[A Closer Look]: Right to remain on streets
Most days Kyle Contarino, homeless and living in Westwood, picks up the Daily Bruin Sports section and imagines what could have been.
“I dropped out of high school. I think about it every day. I was stupid because I was good at basketball,” said the 32-year-old, bundled up outside the Jews for Jesus center on Le Conte Avenue on Sunday night. “I’m just a quitter. That’s why I’m homeless.”
Since moving to Westwood several months ago, Contarino says he mostly keeps to himself.
Still, up until last week, police could have arrested the man because he was in violation of a city municipal ordinance against sitting, lying or sleeping on public sidewalks.
The Los Angeles law – considered by many as one of the nation’s most restrictive ordinances against the homeless – was revoked last Friday, when the San Francisco appeals court ruled that the restriction amounts to cruel and unusual punishment, since there are more homeless people in Los Angeles than there are shelter beds.
Contarino, like many others who live on the streets in Westwood, welcomed the long-awaited ruling.
“Homeless people aren’t doing anything wrong. They’re not the reason the world is screwed up,” he said.
Even if there were enough shelter beds for the city’s roughly 80,000 homeless people, many of Westwood’s homeless say they would still rather live on the streets.
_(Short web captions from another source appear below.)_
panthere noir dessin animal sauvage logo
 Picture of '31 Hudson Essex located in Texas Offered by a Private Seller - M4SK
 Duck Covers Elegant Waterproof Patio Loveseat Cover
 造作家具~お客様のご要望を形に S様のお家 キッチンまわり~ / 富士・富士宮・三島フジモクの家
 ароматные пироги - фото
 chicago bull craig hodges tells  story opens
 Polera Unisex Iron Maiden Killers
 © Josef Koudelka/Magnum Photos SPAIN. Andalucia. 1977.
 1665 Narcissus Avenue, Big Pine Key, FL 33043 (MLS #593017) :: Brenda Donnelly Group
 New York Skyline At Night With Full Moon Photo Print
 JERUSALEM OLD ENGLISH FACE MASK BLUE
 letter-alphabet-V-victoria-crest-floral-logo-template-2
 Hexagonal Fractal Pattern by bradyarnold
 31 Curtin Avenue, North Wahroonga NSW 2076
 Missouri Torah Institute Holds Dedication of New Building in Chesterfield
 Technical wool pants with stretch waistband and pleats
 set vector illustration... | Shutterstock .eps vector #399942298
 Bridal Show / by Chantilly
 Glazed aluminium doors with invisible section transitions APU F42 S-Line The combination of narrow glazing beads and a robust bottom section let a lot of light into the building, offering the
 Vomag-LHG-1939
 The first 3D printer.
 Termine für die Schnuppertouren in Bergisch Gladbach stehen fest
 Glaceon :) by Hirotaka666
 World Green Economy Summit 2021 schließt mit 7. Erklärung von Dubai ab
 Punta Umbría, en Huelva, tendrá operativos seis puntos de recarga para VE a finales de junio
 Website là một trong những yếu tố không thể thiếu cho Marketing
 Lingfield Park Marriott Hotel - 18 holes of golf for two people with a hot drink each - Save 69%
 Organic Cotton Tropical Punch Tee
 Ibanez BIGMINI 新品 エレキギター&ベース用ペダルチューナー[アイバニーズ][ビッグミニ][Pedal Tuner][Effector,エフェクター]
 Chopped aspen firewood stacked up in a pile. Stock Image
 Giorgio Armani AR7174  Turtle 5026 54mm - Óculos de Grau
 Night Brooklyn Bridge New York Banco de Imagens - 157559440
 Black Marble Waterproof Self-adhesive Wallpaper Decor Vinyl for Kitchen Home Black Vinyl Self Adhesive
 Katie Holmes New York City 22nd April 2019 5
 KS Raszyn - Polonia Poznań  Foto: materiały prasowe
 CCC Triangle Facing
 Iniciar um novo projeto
Skip, a 65-year-old wheelchair-bound homeless man, stays away from shelters because he fears employees would force him to go to a hospital.
Skip’s toes are gnarled and a few of his toenails have been rubbed raw from being dragged shoeless along the sidewalk.
He said he’s scared to get help because he thinks the beds at medical wards are stuffed with human hearts.
Psychotic fears like Skip’s are common among homeless people, roughly a third of whom suffer from mental illness, according to a 2003 Los Angeles Department of Mental Health Study.
This keeps some of the city’s homeless population from seeking help even when help is available, said Tod Lipka, director of Step Up on Second, a nonprofit organization that helps mentally ill homeless people reintegrate into society.
“There’s a certain level of freedom that comes with living on the street even though it’s a difficult lifestyle,” Lipka said, adding that some mentally ill homeless people seek help despite their psychosis.
Others stay on the streets because they can’t find any motivation not to.
“My heart’s not in anything anymore. A lot of homeless people give up on life,” Contarino said.
Though Contarino has made an effort recently to receive unemployment and disability payments, he said it is difficult for him to do much else to get his life back on track.
Without the conveniences that come with a place to stay – a toilet, a shower, a washer and dryer – he said cleaning up and looking good for a job is too overwhelming.
“People take things for granted. If I ever have a washer and dryer, I’m going to love that thing,” Contarino said.
While the appeals court ruling could affect Westwood’s homeless population, its impact is expected to be felt most on Skid Row, a 50-block downtown district home to roughly 11,000 homeless people nightly.
Law enforcement officials, who were readying plans to aggressively clean up the cardboard encampments before the ruling, will now be forced to opt for a less stringent approach.
Experts expect a new plan that would allow the cardboard encampments to remain, while cracking down on the violence, drug sales and prostitution within them.
Before moving to Westwood, Contarino spent two weeks on Skid Row.
“It’s too dangerous, it’s too depressing,” he said.
Tim Wafchild has called the streets of Westwood home for nearly 20 years, but he said he has stayed on Skid Row too.
Wafchild is missing most of his teeth and the bags under his eyes sag loosely against his sunken cheekbones – he said he used to be addicted to methamphetamine.
“I’m an old Hollywood tweaker, but I don’t shoot up no more,” he said, sitting outside of Jose Bernstein Sunday night.
Anywhere from one-third to two-thirds of Los Angeles’ homeless are substance abusers, according to a 2004 study by the Institute for the Study of Homelessness and Poverty at the Weingart Center.
Mayor Antonio Villaraigosa, who has said he wants to clean up drug use and crime on Skid Row without forcing transients from their cardboard encampments, welcomed last week’s ruling.
The city’s crackdown will target “the predators who are preying on the homeless, whether they are selling drugs, prostitution, whatever it is,” Villaraigosa told the Los Angeles Times.